Author : Martin Daunton
Publisher : Oxford University Press
Page : 444 pages
File Size : 49,90 MB
Release : 2005-05-26
Category : Education
ISBN : 9780197263266
This collection of essays explores the questions of what counted as knowledge in Victorian Britain, who defined knowledge and the knowledgeable, by what means and by what criteria. During the Victorian period, the structure of knowledge took on a new and recognizably modern form, and the disciplines we now take for granted took shape. The ways in which knowledge was tested also took on a new form, with the rise of written examinations. New institutions of knowledge were created: museums were important at the start of the period, universities had become prominent by the end. Victorians needed to make sense of the sheer scale of new information, to popularize it, and at the same time to exclude ignorance and error - a role carried out by encyclopaedias and popular publications.
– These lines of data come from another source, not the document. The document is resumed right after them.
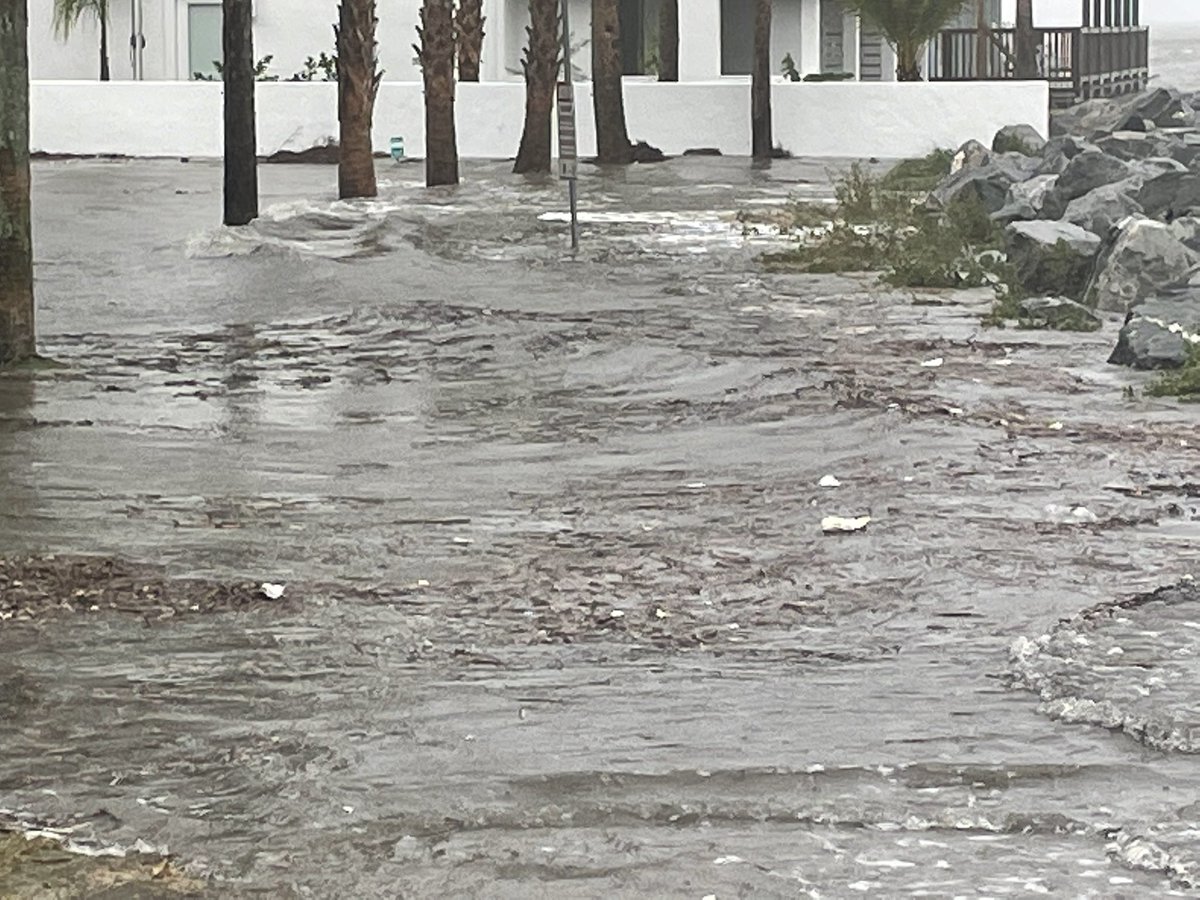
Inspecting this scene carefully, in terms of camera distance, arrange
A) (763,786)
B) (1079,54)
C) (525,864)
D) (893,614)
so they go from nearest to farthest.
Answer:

By studying the Victorian organization of knowledge in its institutional, social, and intellectual settings, these essays contribute to our wider consideration of the complex and much debated concept of knowledge.
Author : Susan Imel
Publisher : IAP
Page : 322 pages
File Size : 18,54 MB
Release : 2014-12-01
Category : Education
ISBN : 1623968852
No Small Lives: Handbook of North American Early Women Adult Educators, 1925-1950 contains the stories of 26 North American women who were active in the field of adult education sometime between the years of 1925 and 1950. Generally, women’s contributions have been omitted from the field’s histories. No Small Lives is designed to address this gap and restore women to their rightful place in the history of adult education in North America. The primary audience for this book is adult education professors and their graduate students. This book can be used in courses including history and sociology of adult education, the adult learner, courses specific to exploring women’s contributions and activities. The secondary audience is the broader fields of women’s studies, feminist history, sociology and psychology or those fields that include an examination of women in the early twentieth century. It could also be useful to those focusing on more specific topics such as gender and race studies, prejudice, marginalization, power, how women were sometimes portrayed as invisible or as central figures, and women in leadership and policy making.